In the Year of Salvation 1579 Spanish concern over an enemy-controlled entry into her private ocean, as she deemed the Pacific, took on frightening substance. Red-bearded Francis Drake, materializing out of nowhere in his Golden Hind , fell first on the ports of Valparaiso and Callao de Lima. Next he seized a treasure galleon bound for Panama and from her stripped strongboxes full of emeralds and pearls, thirteen chests of coined silver, eighty pounds of gold ingots, twenty-six tons of silver bars. Glutted with plunder, the Golden Hind then vanished toward the north.

North! What attraction, the ravaged Spaniards wondered, could lie in that direction … unless it was the Strait of Anian, western end of the long-sought Northwest Passage through America. Had Drake found it? Was he now planning to escape through the same alarming channel?

Other circumstances added to the fear. As Spanish agents in London were well aware, a reformed semi-pirate named Martin Frobisher had already made two trips across the North Atlantic, hunting among the icebergs beyond Greenland for the eastern end of the passage. Was it only coincidence, then, that shortly before Drake’s raids Frobisher had embarked on a third expedition? To be sure, his ostensible purpose was to dig for Arctic gold. But what of the inlet whose mouth Frobisher had discovered on his earlier trips, an inlet reputedly pointing straight in the direction of Spain’s Southern Sea? Did he and Drake plan to meet and concoct more devilment somewhere up in those bleak waterways?

The Spanish were, of course, jumping at bogies. Drake had entered the Southern Sea through the Straits of Magellan. He had, however, no intention of returning that way. On his outward journey Cape Horn’s “hell-darke nightes and the mercyless fury of tempestuous storms” had swallowed one of his accompanying ships while sending another scudding in terror back to England’s green and pleasant land. Only the Golden Hind was left, and now the aroused Spaniards, as well as the wind-racked seas, awaited any attempt to retreat via the south. Escape to the north was preferable—if a navigable northern waterway back into the Atlantic indeed existed.
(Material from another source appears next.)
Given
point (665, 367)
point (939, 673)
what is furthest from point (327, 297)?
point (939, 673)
Drake tried to learn. Quite probably his own desires were fortified by secret orders he carried, enjoining him to search for the far end of Frobisher’s inlet. We cannot be sure, for no record remains beyond Drake’s own enigmatic remarks. But we do know that something prompted him to sail doggedly northward for more than three thousand miles and so become the first white man to glimpse the lower reaches of what we today call the Pacific Northwest.
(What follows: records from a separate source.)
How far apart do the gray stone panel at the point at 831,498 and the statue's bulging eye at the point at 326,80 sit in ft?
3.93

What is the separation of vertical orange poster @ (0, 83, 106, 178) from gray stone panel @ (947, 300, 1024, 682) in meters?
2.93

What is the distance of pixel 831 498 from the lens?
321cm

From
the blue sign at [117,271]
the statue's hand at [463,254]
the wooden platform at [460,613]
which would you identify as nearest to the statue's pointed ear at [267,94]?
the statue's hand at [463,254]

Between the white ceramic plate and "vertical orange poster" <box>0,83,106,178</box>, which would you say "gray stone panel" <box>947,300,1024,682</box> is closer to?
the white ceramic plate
The landfalls he made dismayed him. Although his means for determining longitude were crude, they none the less showed him that he had gone far to the west. Central America might be relatively narrow, but this part of the continent was enormous. Frobisher’s inlet lay thousands of miles off, and the likelihood of a strait spanning so tremendous a distance was remote indeed.

Equally discouraging was the weather: “extreame gusts and flaws … most vile, thicke, and stinking fogges.” Their tropic-thinned blood chilled by one of the Northwest’s infamous mists, the English buccaneers decided to abandon the search for the passage, particularly since they now possessed captured Spanish charts showing the way to the Philippines.

Yet Drake could not ignore his secret orders without giving good cause. Voicing those causes became the work, in part, of Parson Francis Fletcher, the ship’s chaplain. Piously Fletcher wrote that as the Golden Hind gave up her northward cast and turned south, seeking a bay where the men could careen the ship before tackling the open ocean, every hill they passed “though it was June … [was] covered with snow”- this in a California spring! Only fools, of course, would push ahead under such circumstances. And as for the Strait of Anian, “wee conjecture that either there is no passage at all through these Northerne coasts (which is most likely) or if there be, yet it is unnavigable.”